Si l’on ajoute à ceci le fait que les gouvernements bourgeois sont de plus en plus amenés à gouverner par décrets pour éviter toute forme d’opposition (même verbale et formelle dans les débats qui ont cours habituellement entre les partis de la « majorité » et ceux de « l’opposition »), il est évident qu’il ne reste plus grand-chose du démocratisme bourgeois dont la « représentativité » est réduite à la portion congrue : pour beaucoup d’électeurs ce choix est de plus en plus vécu comme un non-choix — c’est-à-dire comme nous l’avons déjà dit non pas le choix du « meilleur candidat », mais celui du « moins mauvais »…

Plus encore que toute autre élection dans un pays de « démocratie » bourgeoise, les élections présidentielles font partie de ces mystifications des masses populaires dont la bourgeoisie raffole.

Assurément cette réalité bourgeoise de la « démocratie pour tous » tranche de manière incontestable avec la démocratie authentique — la démocratie socialiste — sous laquelle selon les propres termes de Staline (suivant les recommandations de Marx et Lénine sur le nécessaire contrôle populaire sur les permanents de l’appareil d’Etat), les citoyens ont le droit et le devoir de rappeler avant le terme de son mandat tout représentant du peuple qui ne satisfait pas à ses obligations et à ses engagements !

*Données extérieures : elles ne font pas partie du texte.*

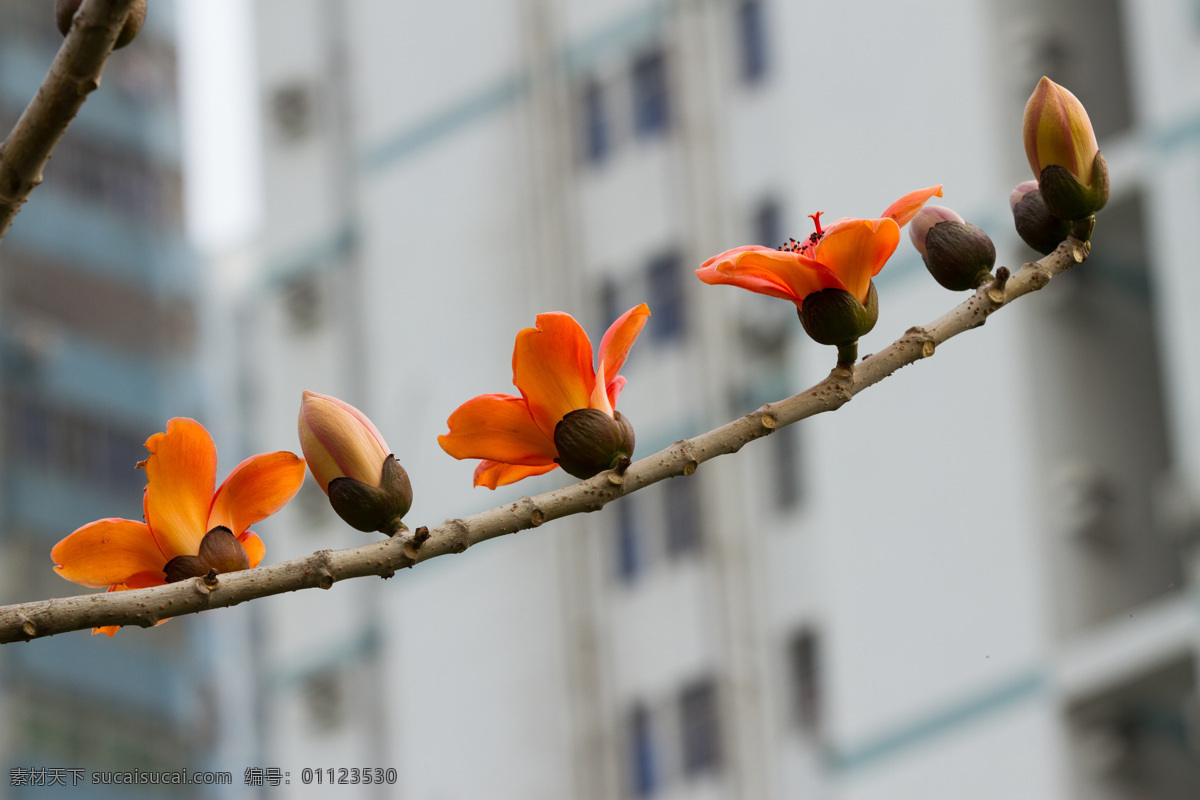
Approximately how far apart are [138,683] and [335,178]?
4.59 m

« … comparer ces institutions-là [le pouvoir des Soviets] aux nôtres, c'est vraiment se moquer du monde »4, lançait Henri Barbusse à la face des détracteurs de la démocratie prolétarienne !

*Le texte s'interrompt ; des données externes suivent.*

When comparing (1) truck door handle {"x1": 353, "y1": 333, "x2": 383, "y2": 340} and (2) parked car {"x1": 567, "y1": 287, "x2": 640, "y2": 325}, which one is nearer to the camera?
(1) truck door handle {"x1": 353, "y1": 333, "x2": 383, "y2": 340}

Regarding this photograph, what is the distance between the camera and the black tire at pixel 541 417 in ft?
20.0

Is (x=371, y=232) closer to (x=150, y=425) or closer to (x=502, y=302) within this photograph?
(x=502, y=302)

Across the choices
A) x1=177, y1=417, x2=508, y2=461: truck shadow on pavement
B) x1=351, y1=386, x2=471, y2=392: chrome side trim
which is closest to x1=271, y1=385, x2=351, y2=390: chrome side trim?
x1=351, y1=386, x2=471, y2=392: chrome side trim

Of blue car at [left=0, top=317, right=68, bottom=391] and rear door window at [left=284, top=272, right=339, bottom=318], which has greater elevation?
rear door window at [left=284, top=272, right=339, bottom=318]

Que la bourgeoisie ne s’offusque pas du caractère « arbitraire » de ce « contrôle par la bas », elle qui pratique à si grande échelle la « corruption (et donc le contrôle) par le haut » ! En effet c’est ce contrôle « d’en bas » qui lui seul permet de garantir la véritable démocratie pour les travailleurs, à la condition qu’ils détiennent le pouvoir économique.

Cette réalité du caractère tronqué et mystificateur du « gouvernement démocratiquement élu » au travers d’ « élections représentatives » dessille de plus en plus aux yeux de la grande masse des exploités et des travailleurs.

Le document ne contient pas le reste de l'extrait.